**Requisitos do exercício:**
Segundo o trecho selecionado, quem batizou Jair Bolsonaro no Rio Jordão?

**Trecho selecionado:**
☆ ☆ ☆

Embora seja um pregador de renome, neste histórico 12 de outubro de 2021 o arcebispo de Aparecida surpreendeu a muitos pelo tom crítico e comprometido de sua homilia. É verdade que naquela mesma tarde, de modo inexplicável e censurável, como muitos manifestaram, o Santuário de Aparecida permitiu perigosas exceções na liturgia para Jair Bolsonaro. Como todos sabem, ele foi batizado no Rio Jordão, em 2016, pelo Pastor evangélico Everaldo Dias Pereira (preso em 2020 na operação Placebo), então presidente do PSC. Segundo parece, o gesto pouco responsável não foi uma concessão de matiz ecumênica.

☆ ☆ ☆

**Registros:**
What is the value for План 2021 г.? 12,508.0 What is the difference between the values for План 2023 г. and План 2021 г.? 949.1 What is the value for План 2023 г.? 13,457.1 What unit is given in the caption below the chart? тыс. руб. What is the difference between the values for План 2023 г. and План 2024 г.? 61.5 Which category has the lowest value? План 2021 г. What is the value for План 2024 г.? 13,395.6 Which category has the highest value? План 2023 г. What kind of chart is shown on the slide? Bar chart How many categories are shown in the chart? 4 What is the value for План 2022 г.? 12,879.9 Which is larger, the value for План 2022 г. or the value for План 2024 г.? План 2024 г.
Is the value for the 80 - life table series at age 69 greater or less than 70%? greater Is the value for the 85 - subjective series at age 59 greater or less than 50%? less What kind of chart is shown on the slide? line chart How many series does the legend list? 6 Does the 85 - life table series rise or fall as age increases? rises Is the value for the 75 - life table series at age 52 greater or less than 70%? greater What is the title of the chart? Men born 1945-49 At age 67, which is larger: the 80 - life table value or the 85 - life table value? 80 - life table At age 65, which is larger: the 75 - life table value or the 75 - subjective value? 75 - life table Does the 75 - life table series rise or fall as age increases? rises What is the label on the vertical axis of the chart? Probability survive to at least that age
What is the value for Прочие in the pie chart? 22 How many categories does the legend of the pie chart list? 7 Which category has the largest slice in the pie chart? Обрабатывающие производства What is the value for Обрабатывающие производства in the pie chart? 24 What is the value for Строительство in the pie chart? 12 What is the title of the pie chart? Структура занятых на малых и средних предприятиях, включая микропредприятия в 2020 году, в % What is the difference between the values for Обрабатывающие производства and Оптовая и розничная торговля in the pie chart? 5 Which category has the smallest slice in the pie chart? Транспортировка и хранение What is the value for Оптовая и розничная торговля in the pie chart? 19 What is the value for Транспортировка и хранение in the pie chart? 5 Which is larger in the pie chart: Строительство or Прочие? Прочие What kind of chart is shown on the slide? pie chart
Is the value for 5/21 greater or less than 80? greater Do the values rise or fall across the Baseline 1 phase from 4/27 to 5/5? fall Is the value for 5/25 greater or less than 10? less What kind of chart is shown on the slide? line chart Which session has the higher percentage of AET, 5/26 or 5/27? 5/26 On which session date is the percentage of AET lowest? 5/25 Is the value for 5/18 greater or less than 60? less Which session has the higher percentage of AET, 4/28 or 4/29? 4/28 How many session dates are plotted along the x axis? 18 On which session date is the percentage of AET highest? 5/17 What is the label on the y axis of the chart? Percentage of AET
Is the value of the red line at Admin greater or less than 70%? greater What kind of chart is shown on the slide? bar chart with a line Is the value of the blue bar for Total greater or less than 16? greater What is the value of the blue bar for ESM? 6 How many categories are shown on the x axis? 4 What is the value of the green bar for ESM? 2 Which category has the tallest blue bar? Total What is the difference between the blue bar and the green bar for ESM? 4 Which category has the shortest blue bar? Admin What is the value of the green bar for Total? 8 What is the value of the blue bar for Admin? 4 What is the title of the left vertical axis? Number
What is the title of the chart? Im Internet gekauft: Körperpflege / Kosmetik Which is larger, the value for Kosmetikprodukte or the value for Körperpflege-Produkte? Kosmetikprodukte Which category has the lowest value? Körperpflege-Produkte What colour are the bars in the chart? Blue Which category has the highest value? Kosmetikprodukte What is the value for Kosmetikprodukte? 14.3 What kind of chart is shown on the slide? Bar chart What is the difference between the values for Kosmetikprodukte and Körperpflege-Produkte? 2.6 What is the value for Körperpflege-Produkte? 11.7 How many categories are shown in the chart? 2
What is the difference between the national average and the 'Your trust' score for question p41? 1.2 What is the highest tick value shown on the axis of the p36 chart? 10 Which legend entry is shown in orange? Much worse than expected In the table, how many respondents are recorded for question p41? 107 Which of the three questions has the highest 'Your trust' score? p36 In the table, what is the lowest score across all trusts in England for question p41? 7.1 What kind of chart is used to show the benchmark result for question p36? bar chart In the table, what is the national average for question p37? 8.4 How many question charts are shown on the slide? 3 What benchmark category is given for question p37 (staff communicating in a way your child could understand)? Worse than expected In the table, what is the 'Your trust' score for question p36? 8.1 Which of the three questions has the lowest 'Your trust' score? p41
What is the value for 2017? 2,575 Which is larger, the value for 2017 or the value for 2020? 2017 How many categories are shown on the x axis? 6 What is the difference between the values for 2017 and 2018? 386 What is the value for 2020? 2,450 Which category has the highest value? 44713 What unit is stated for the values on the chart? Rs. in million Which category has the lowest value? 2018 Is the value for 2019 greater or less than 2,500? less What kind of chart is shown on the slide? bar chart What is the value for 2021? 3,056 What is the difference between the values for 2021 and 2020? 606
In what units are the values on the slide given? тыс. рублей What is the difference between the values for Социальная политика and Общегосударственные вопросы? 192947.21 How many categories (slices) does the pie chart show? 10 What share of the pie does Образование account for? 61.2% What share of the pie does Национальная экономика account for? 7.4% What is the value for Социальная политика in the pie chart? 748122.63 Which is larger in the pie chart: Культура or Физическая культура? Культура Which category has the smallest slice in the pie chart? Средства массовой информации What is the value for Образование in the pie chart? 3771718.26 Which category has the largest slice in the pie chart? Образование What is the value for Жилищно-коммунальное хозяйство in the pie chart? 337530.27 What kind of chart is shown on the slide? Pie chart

☆ ☆ ☆

**Resposta à tarefa:**
O Pastor evangélico Everaldo Dias Pereira, então presidente do PSC.